Únicamente están subordinados a la ley
en el ejercicio de sus funciones y en alguna medida al mismo Concejo Municipal, en lo que atañe al
cumplimiento de los planes, metas y objetivos, la aplicación de los reglamentos
y normas internas y la ejecución del presupuesto, facultades que emanan todas
del Concejo como manifestación de su propia autonomía, según artículo 17 del
tantas veces mencionado Código Municipal. (En ese sentido, véase Sentencia de
la Sala Segunda de la Corte Suprema de Justicia No. 579 de 10:00 horas de 21 de
abril de 2010)...”[12]
De lo expuesto se sigue sin mayor dificultad que el adecuado
funcionamiento del ente territorial demanda una comunicación directa y fluida
entre el Alcalde y el Concejo.
Empero, no puede
perderse de vista que de conformidad con el ordinal 17 del Código Municipal,
puntualmente el inciso d), una de las funciones primordiales del Alcalde es “…Sancionar y promulgar las resoluciones y los
acuerdos aprobados por el Concejo Municipal y ejercer el veto, conforme a este
código…”.
Por lo que, si
bien es cierto, la relación Concejo Municipal- Alcalde no es de subordinación
y, por ende, el primero no puede darle órdenes al segundo, lo es también que,
por imperio de ley, el Alcalde debe ejecutar los acuerdos tomados por el cuerpo
colegiado, ejerciendo su derecho al veto en caso de estimarlo necesario.

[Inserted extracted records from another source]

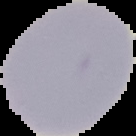 From a thin blood film. Result: negative for Plasmodium parasites. Segmented cell region on a black background. Image is 136×136 pixels.Classify this cell by malaria status.
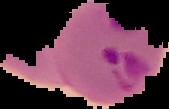

Parasitized.

Image is 169×109 pixels. From a thin blood smear. Segmented cell region on a black background.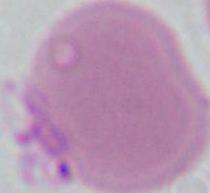
Summary:
  - Modality: micrograph
  - Identification: erythrocyte
  - Magnification: 1000xIdentify the parasite.
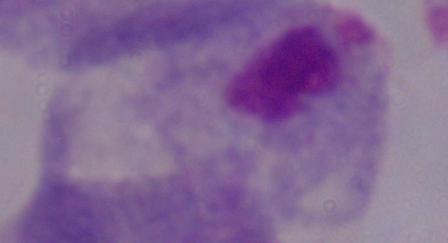
This is a trichomonad.

{
  "magnification": "1000x",
  "modality": "micrograph"
}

Empero, no es dable pensar que puede negarse a cumplir con tal deber –ejecutar los acuerdos-, alegando que no
existe la tan mencionada subordinación.
VII.- SOBRE LAS SUPLENCIAS DEL
ALCALDE MUNICIPAL
El tema sometido a
escrutinio, se direcciona, puntualmente, a determinar si “…puede el Alcalde Titular
enviar al Vicealcalde a sustituirlo en las sesiones municipales. Por lo
que, conviene traer a colación lo que la Procuraduría ha sostenido respecto del
tema en análisis:
“…De las
consideraciones realizadas en torno al citado proyecto se desprende que, por
medio de la figura del vicealcalde, se buscaba crear un vínculo real entre
éste y la municipalidad, de manera que se dejara de lado el desconocimiento
que existía por parte de algunos alcaldes suplentes sobre el quehacer institucional.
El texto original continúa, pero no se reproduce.